Sunday 5 November 2017

Dream: lost in the tunnel

The dream starts with the utterly heavy knowledge that Emily is dead. I don't know how I know this, or how it came about, but I know it is true. It is the only thing on my mind for most of the dream.

I am in an underground tunnel. Isn't it funny how tunnels remove all evidence of the outside - one has no idea what season it is, the time of day, the weather, or even where one is. I am walking around in this tunnel without any direction, but with this vague sense that I need to be somewhere.

I am carrying a cello which I don't recognise. It has no case and no bow, I'm just holding it by its neck. In fact, I don't even know if it is a real cello, or maybe it's just something that looks like a cello. I am wearing my dark red coat, and I become aware of the fact that I am wearing nothing underneath.

I feel momentarily confused - am I on my way to the funeral? or to rehearsal? either occasion would feel awkward for me showing up like that.

I walk around several corners and am unable to find any clue to the direction I'm going in. I see some type of poster in the distance, which turns out to be a 3D map. It is no help though, as I don't know the name of what I am looking for. An exit, I think to myself, there must be an exit somewhere.

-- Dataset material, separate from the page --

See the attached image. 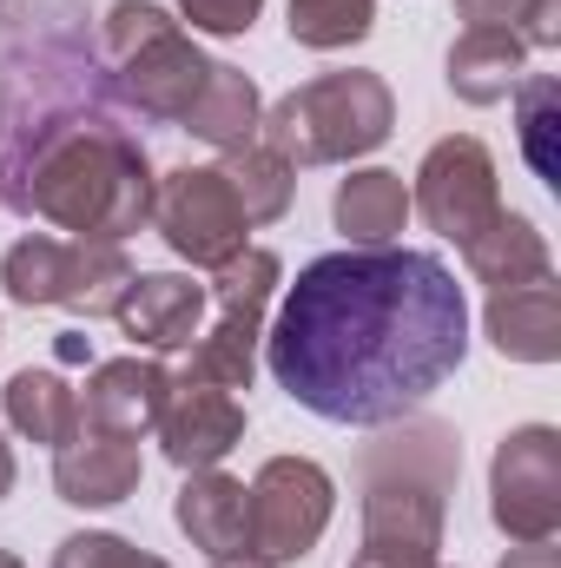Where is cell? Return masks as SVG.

The signs are sometimes in English, and sometimes in Chinese. Other languages feature too, and it's not clear exactly which country I might be in. I see a L'Occitane store and go inside to ask the staff where the exit might be, but I can not understand whatever language they may be speaking in.

In one of the side branches of the tunnels, I find a stairwell. I go up the stairs and try the doors at each level, but they are all locked and I cannot get out. After a few flights up, I start to worry that I won't be able to get out where I came into the tunnel. At that moment, the door opens and I am in a hospital meeting room.

Gareth is standing at the head of the table, and some type of meeting is in progress. He is talking about capturing certain people as they come into the hospital. I start to sweat and feel like he might be talking about me. Still holding the cello, I back away slowly. I bump into the door, or where the door was, except now it has completely smoothed over and I cannot see where the exit is.

Right, I need to get to this funeral. I think to myself. Then I wake up.